Zitat von lukasVieles, was die Türkei positiv von Ägypten unterscheidet, ist nicht auf die AKP zurückzuführen, aber einiges ist der einmaligen Synthese von politischem Islam mit liberalen Elementen zuzuschreiben, wie diese Partei sie vollzogen hat.
Ich habe das nicht genau verfolgt, aber wo sehen Sie die liberalen Elemente, lieber Lukas?
In der Lockerung des Kopftuchverbots? Überhaupt in der Tendenz, die von Kemal Pascha errichteten Mauern gegen den politischen Islam niederzureißen? Da werden zwar Restriktionen aufgehoben; aber doch solche, die den säkularen Staat geschützt haben.

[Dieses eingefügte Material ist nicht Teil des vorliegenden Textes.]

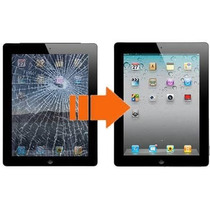 Touch Screen Ipad 2 Pantalla De Cristal Ipad Original Maa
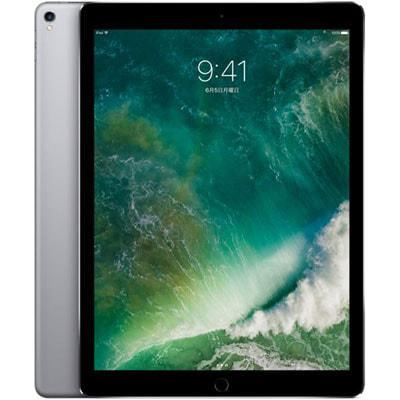 イオシス|【第2世代】iPad Pro 12.9インチ Wi-Fi 64GB スペースグレイ MQDA2J/A A1670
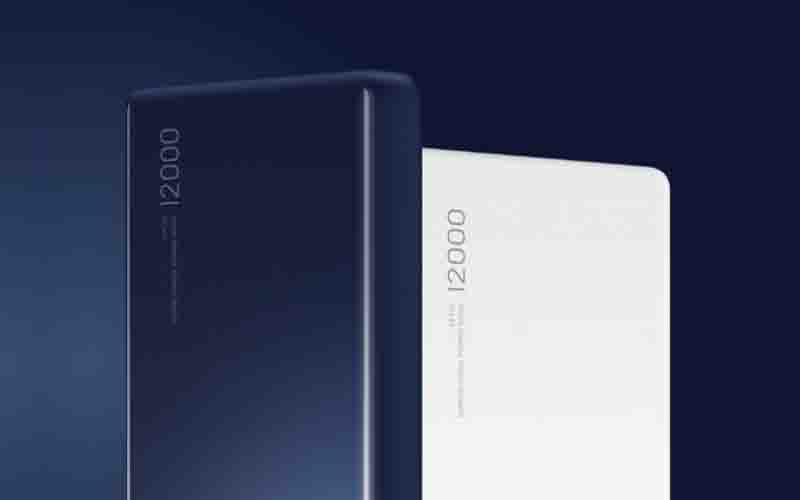 Huawei Unveils Power Bank With 40W SuperCharge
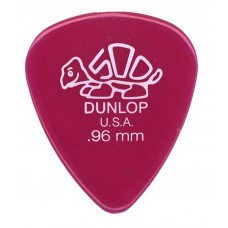 Dunlop 41P.96 Delrin 500 Player's Pack 0.96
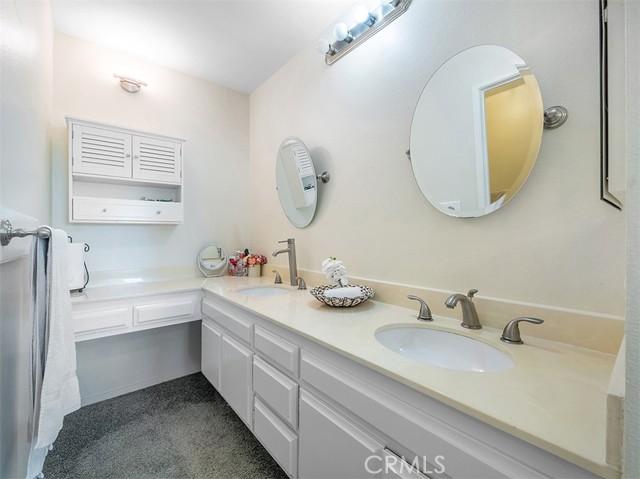 Master Bath-Double Sink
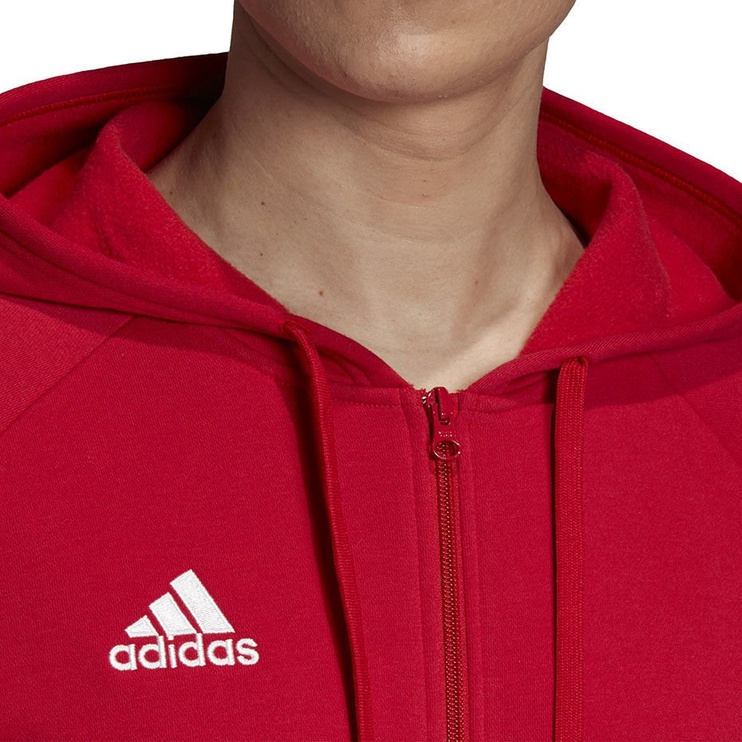 Adidas Core 19 Hoodie FT8071 Red L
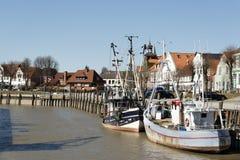 Порт Toenning северная Германия Стоковое Изображение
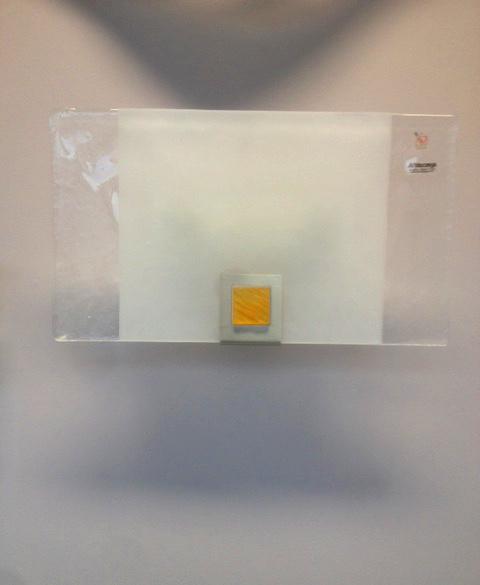 Lampada da parete Rio 1076, vetro piatto inserto ambra, sconto 50%, 1 pezzo disponibile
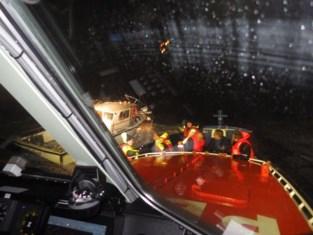Nederlandse 'toeristen' krijgen 3 jaar cel na vondst cocaïneboot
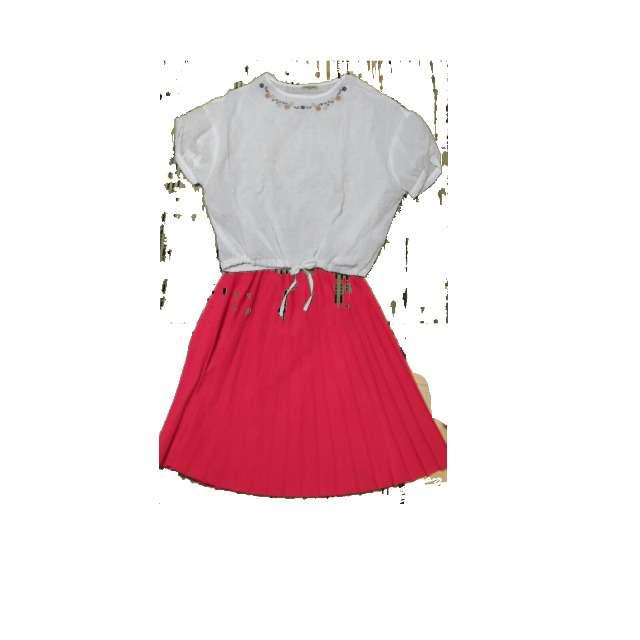 シャツ/ブラウス、プリーツスカート等を使ったコーデ画像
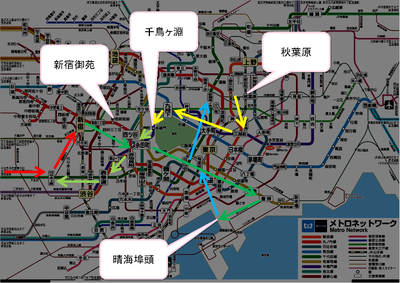20100403_map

Erdogan modernisiert, soweit ich das sehe, die Türkei wirtschaftlich; mit großem Erfolg. Darüber hinaus kann ich keine Liberalisierung sehen, sondern eher eine langsame, vorsichtige Islamisierung. Aber ich vermute, daß Sie sich besser auskennen; deshalb würde mich Ihre Antwort interessieren.
Ja, ich meine in erster Linie die wirtschaftliche Freiheit. Die AKP-Regierung hat unnütze Regeln abgeschafft, die Inflation unter Kontrolle gebracht, die Staatsverschuldung abgebaut und ausländische Investitionen erleichtert. Damit hat sie der Türkei ein zuvor nie gekanntes stabiles Wirtschaftswachstum beschert. Es ist eine breite Mittelschicht entstanden, und die Existenz einer solchen Mittelschicht scheint mir die beste Garatie für das Fortbestehen einer offenen Gesellschaft zu sein.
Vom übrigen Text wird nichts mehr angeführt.